Editorial Board, New York Daily News
“Majority Leader Mitch McConnell has already signaled that he will work with the White House to limit witnesses and frame the debate in ways designed to help Trump… Stop to think about that for a moment: the Senate jurors, who will be sworn to impartiality, are colluding with the defense lawyers to help ensure a favorable outcome at trial. Future Democratic presidents will look at this behavior and expect it of their own party, giving them a sense of invincibility. The actions of Trump’s Republican enablers aren’t good for the rule of law or constitutional government. Nor will they be good for the GOP of the future, when the tables inevitably turn.”
Editorial Board, USA Today
“The idea that Trump not getting convicted after being impeached somehow proves the futility of the whole effort is bizarre. While it’s understandable that people are discouraged, this is a demoralized moving of goal posts to a definition of success that has never once actually been met. By this metric, no president has ever received a consequence. That’s nonsense. Impeachment is real; it is an outcome in its own right and an enormously damaging one; it will stain Trump’s presidency forever with an official vote of his unfitness.”
Lili Loofbourow, Slate
Some, however, note that “In a CNN national poll released earlier this week, 45% said they supported the impeachment and removal of the President -- down from 50% who said the same in a mid-November CNN survey… And a CNN ‘poll of polls’ -- an average of all six most recent quality/credible national polling conducted between December 4 and December 15 -- showed 46% favored impeachment and removal as compared to 49% who did not…
“What the trend line in recent weeks suggests is that the intense focus on impeachment has marginally helped, not hurt Trump. The change in public opinion is slight, yes. And it may well be temporary. But for the moment, it's the sort of thing that has to make Democrats a little (and maybe more than a little) nervous about the path they have chosen.”
Chris Cillizza, CNN
“The speed of the inquiry… and the White House’s obstruction have left important questions unanswered, and a probably persuadable part of the public unconvinced… It will be up to Senate Republicans to ensure that Mr.
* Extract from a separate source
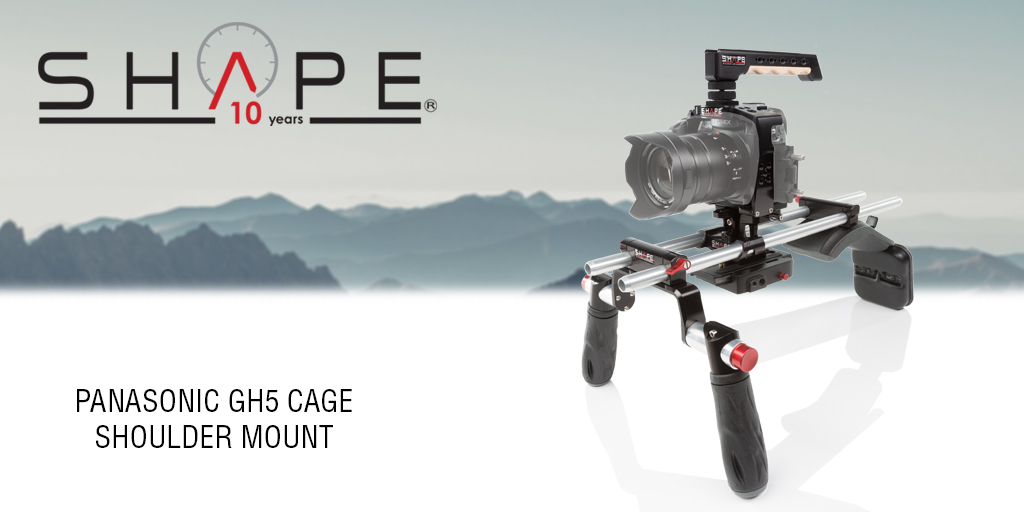 PANASONIC GH5 CAGES & SUPPORTS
Trump is fully and fairly judged. They can do so by rejecting the rushed trial Mr. McConnell appears to be contemplating and supporting the summoning of key witnesses whose testimony has been missing.”
Editorial Board, Washington Post
The right opposes impeachment.
The right opposes impeachment.
“Democrats have taken an episode of Mr. Trump’s reckless foreign-policy judgment and distorted it into broad claims of bribery and extortion. The evidence of weakness is that their own articles of impeachment include no allegations of specific crimes. Instead they watered them down to ‘abuse of power’ and obstruction of Congress. The first is so general that the majority can define it to be anything. Impeachment doesn’t require a criminal offense, but the virtue of including a violation of law is that specific actions can be measured against it. That is why every previous impeachment included charges of specific violations of law…
“The second article—resisting Congressional subpoenas—boils down to impeaching Mr. Trump because he has gone to court to protect the powers of his office. Every modern President has done that on some issue, including Bill Clinton and Barack Obama. The article of impeachment claims Mr. Trump has gone to court ‘without lawful cause or excuse,’ but Democrats won’t even give the courts the chance to define what is a lawful cause.”
Editorial Board, Wall Street Journal
“Trump’s impeachment is… a straight-party-line impeachment, based on misconduct that is so nebulous and inconsequential that Democrats changed their theory of criminality multiple times (‘quid pro quo,’ campaign finance, extortion, bribery) until finally settling on no crime at all, accusing the president of ‘abuse of power.’ This new standard is so amorphous, it could be applied to any president. Every president, after all, abuses the awesome powers of the office from time to time, and the opposition party always cries, ‘Corruption!’”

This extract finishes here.